▶ [Exercise description]:
List the variables that the passage on linear equations solves for, in the order it solves them.

▶ [Page extract]:

--

Now we can easily see from the 3rd equation that \(y = 1/2\). Now we plug this value of \(y\) into the 2nd equation and solve it for \(z\). Then we plug the value of \(z\) into the 1st equation and solve it for \(x\). After doing that, we find that the only solution to the problem is a triplet \((1/2, 1/2, -1/2)\).

Matrix equation#

We can represent any system of linear equation in matrix form. The general \(m \times n\) system from the beginning of this notebook can be represented as:

\[ A \mathbf{x} = \mathbf{b}, \]

where \(A \in \mathbb{c}^{m \times n}\) is called a coefficient matrix with coefficients as entries \(a_{ij}\) and \(\mathbf{x}\) and \(\mathbf{b}\) are vectors \(\in \mathbb{R}^n\).

--

▶ [Given information]:
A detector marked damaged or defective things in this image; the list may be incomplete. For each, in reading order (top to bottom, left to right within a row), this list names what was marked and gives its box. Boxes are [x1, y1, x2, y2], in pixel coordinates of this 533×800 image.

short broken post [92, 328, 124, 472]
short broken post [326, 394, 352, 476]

--

▶ [Solution for this exercise]:
y, z, x